28.5.2010

A problem in the judiciary

Professor Martti Koskenniemi criticizes politicians and bureaucrats for inaction with the Finnish "grandma problem", where elderly parents of long-time immigrants and citizens are deported from the country, sometimes in ways that seem to be very unfair. Politicians have promised to rework the law, but they have been slow in guiding the ministry. The police and immigration authorities have delayed the deportations in anticipation of law changes, but now they are starting to feel that they can no longer ignore their duties and legally valid decisions passed by courts of law.

I think Koskenniemi is misguided, or worse, dishonest. He criticizes the legislative and the executive, while the actual heartless party is the judiciary. In some way it is of course understandable that Koskenniemi criticizes others, not his own profession, but as said, to me this sounds dishonest. Reminds me of the old saying about crows not picking the eye of another crow.

Let's elaborate. The classic Montesquieuean separation of state powers is that the legislative (politicians, parliament) passes laws, the judiciary (judges and lawyers) interprets them, and the executive (bureaucrats, including police) implements. In some banana republics, it is not unheard of that El Presidente tells a court what to decide, or tells a ministry official to bypass the law, or even invents a new law ad hoc. But in established democracies, the separation of state powers is a strong tradition. It would be really scary if the bureaucrats were taking direct orders from the president or the prime minister, bypassing laws and their interpretation as established by courts.

Our administrational courts have come across criticism both ways, for being too strict and being too lenient, and I think both criticisms can be valid at the same time.

It's inconceivable that constantly reoffending criminals cannot be deported. One obvious example is the infamous Ibrahim Shkupolli, who I mentioned before. Although he was routinely violating restraint orders, the police never even proposed to deport him because they knew such an initiative would have the chances of a snowball in hell. It's big news that one (1) Somalian constantly-repeating offender was deported, and even he gives interview statements where he vows to return - and plenty of hapless "no borders" activists seem to be willing to help him.

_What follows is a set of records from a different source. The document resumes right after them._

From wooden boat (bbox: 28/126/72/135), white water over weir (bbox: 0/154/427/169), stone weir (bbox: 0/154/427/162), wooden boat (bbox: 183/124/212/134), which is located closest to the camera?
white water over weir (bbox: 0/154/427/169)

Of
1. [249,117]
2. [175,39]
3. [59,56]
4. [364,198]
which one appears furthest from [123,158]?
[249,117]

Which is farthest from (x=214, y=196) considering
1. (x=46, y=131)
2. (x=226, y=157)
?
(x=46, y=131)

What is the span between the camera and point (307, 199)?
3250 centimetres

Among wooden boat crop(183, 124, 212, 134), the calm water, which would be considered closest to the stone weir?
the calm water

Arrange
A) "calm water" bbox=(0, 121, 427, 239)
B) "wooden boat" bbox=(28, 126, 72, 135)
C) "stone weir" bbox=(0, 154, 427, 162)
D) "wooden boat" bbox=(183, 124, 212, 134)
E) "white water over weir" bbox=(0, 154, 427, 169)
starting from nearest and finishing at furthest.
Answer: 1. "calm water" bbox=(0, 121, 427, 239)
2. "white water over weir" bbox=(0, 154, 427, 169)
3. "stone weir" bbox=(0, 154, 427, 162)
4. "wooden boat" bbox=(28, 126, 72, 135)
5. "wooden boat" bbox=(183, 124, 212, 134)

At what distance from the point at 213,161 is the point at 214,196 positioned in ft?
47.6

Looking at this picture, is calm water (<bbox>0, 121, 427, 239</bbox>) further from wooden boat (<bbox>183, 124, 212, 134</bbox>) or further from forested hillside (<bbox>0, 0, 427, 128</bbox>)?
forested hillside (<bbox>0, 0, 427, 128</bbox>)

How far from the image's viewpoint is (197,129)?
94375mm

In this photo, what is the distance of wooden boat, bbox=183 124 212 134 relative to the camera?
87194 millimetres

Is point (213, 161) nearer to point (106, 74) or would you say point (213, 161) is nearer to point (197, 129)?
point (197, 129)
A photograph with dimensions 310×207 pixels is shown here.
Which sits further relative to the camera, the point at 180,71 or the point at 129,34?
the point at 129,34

It is also inconceivable that at a time when most front-line politicians speak very favourably of immigration, particularly job-related immigration, we're not taking into account that immigrants are not just workforce, immigrants are people. They're humans. The people don't come out from void: they have background, history, they have families. If you bring the bread-winner of a family to Finland, the family will eventually be dependent on this person and the family wants to live together and take care of each other. There's no such thing as a purely job-related immigration without families (unless you do it in the Dubai way, which we would consider serious exploitation).

The centerpiece of the "grandma problem" is heartless courts. The problem is not the legislative or even the current law - which could allow people like Eveline Fadayel, Irina Antonova or Marina Senchishak to stay with their family members in Finland, if the courts just decided to read what it says in paragraph § 52 of the Immigration Act. Also, the problem isn't the bureaucrats or the police. I have noticed the police are well aware that if they forcefully remove a sick, elderly person from her bed or wheelchair, tie her to a stretcher and dump across the border, this person is as good as dead, whatever Vladimir Putin says about good care of the elderly in Russia.

Come on: in the case that I know, the old person had a distinctly visible skin cancer, in fact a huge bulb, in her head. The Russian care of the elderly never noticed it - the person herself couldn't say anything because she unable to speak, or to be precise, her Finnish daughter is the only person who can understand her speech after brain hemorhage. The Russian care of the elderly never even met her, because she was starving in her flat, bed-ridden in her own stench, until her daughter managed to take care of her in Finland (and arrange the cancer operation at a private doctor, at no cost to the taxpayer - credits to the doctor who barely charged expenses, not to speak of anything close to a regular market price in private healthcare).

There has to be a limit. We cannot take everyone aboard in a welfare state; the line of needy people in world is endless and way beyond our resources. But when we are drawing the line, I think it is fair to say that it would be inhuman if we have a person who has come to the country over 20 years ago, married, learned the Finnish language, worked hard to make a living, raised her children to be Finnish-speaking Finns, but still wants to take care of her elderly mother - and then this mother should be left across the border to rot and die.